Bury me with my books, the special ones, which I have just set aside. The Floyd Skloot- I think he signed it- while I’m not entirely sure his story is stunningly inspirational, his memoirs about growing up in New York remind me of my Chada, always.
Tuck my CS Lewis set somewhere by my feet, in case my soul changes its mind about what it believes once I am gone. Even if it does not, The Chronicles of Narnia remains captivating in its simple exposition, rich imagery, and use of device. Plus, then ending. What an ending!
Bury me with my mentor Joe Mackall’s book about the Amish- the front is inscribed with a sweet message that frankly says he believes in me. Such an important thing at such a vulnerable and impressionable time in my life- and signed the day before a birthday of mine– serendipity.
Please don’t leave out either Deb Marquardt book, for though it’s been years since reading, she reminds me of one of the very best and most influential nights of my life- and in one of my very favorite places, to which I can never really go again.
Bury me with Marilyn Chin- my first real taste of a strong female voice and slam poetry both, who called me sister in her signing.
Include Jill Christman, for her work comes from a place I can never visit, and I hope not to see my own version again, but she is a reminder that beauty can come from darkness, strange though that beauty may be.

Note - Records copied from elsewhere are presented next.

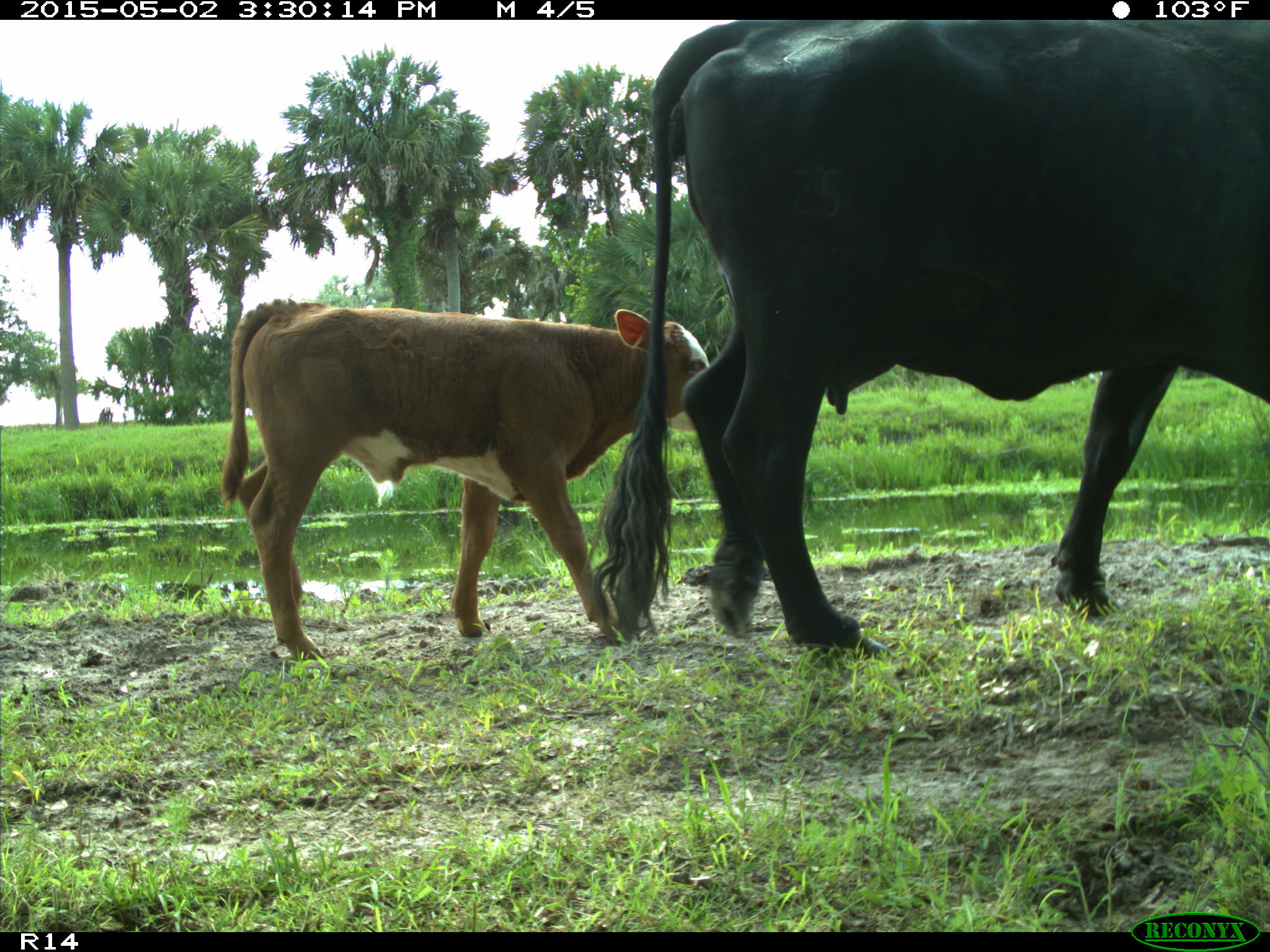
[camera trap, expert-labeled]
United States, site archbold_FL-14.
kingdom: Animalia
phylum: Chordata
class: Mammalia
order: Artiodactyla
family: Bovidae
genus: Bos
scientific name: Bos taurus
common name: domestic cow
Bos taurus (domestic cow).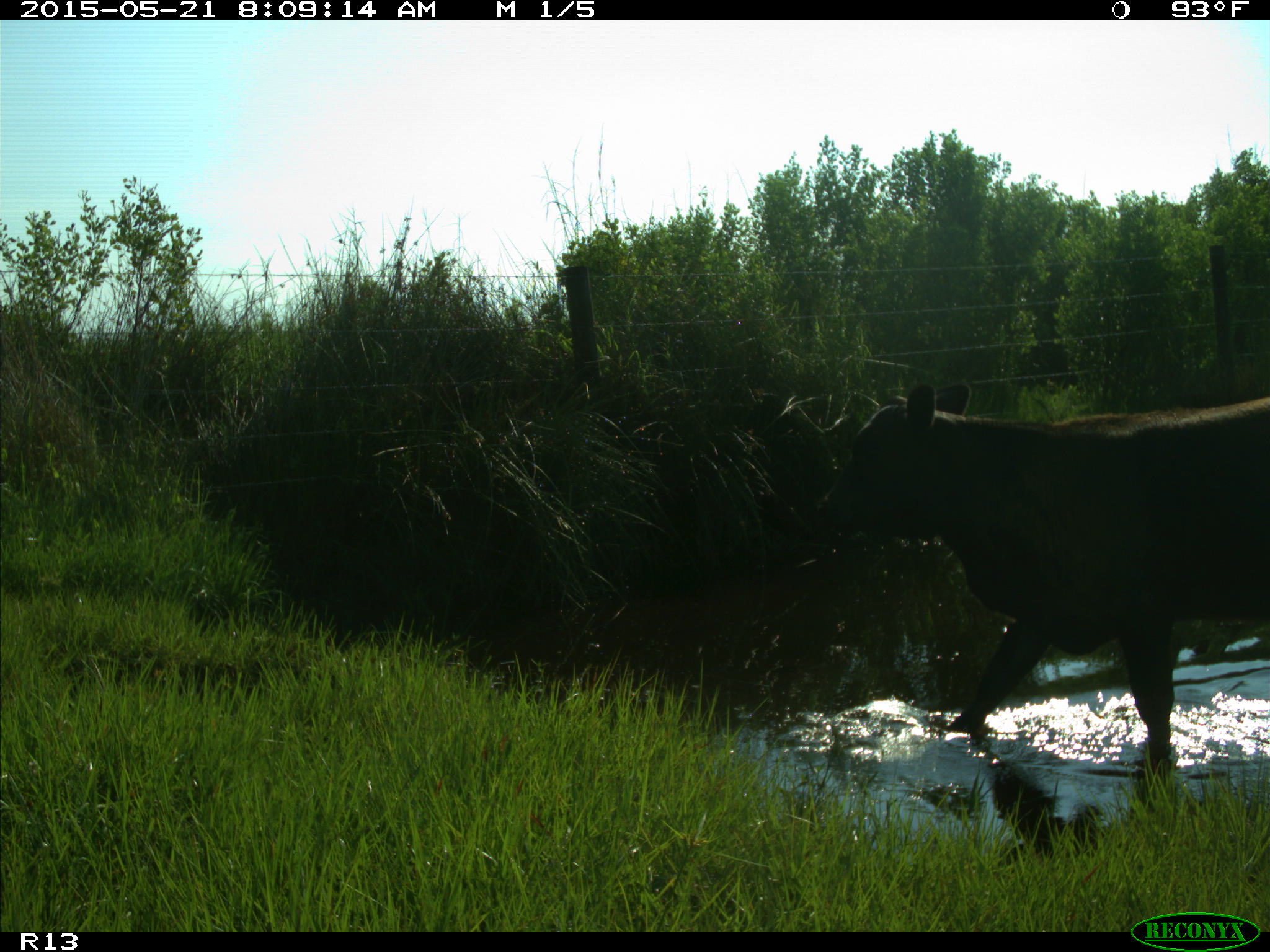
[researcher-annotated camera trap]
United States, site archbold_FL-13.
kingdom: Animalia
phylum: Chordata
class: Mammalia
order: Artiodactyla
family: Bovidae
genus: Bos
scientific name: Bos taurus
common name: domestic cow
Bos taurus (domestic cow).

I know that my coffin will be heavy by this point- add another pallbearer.
Surround me with the voices and characters I love so that my sleep is sweet, perfumed by book pages turning, and is not solitary. Let me have Where the Red Fern Grows, so that I might remember how I first came to love devouring books. Give me Shakespeare, that I might have beautiful words in beautiful order, and the time to digest them all- one never knows when Hamlet’s soliloquy might come in handy after death- even if “to be or not to be” has ceased to be a question.
Let me have The Perks of Being a Wallflower, perhaps the book most freely given to me, and by the person who knew how to love me best, though it bears no inscription. Include Candide, which so often showed me myself, and The Once and Future King, that allowed me to take myself away in a rich, complex whirl of words.
If the casket is bursting, lower it into its hole in the ground and let mourners (if there be any) throw books and pages in after me. A shower of Homer’s Iliad and Odyssey, all the thousands of pages of Harry Potter, Trainspotting for a bit of colorful language, John Updike for masterful words, Wicked 1-4 for wonder, depth, and a touch of disappointment, and finally (perhaps) Walden, right on top for peace and tranquility.
Perhaps, for all this, there will be more books than flesh and blood people at my funeral. I think that’s quite alright, given the sheer amount of my life spent with my nose in a book. Someone, somewhere, will understand.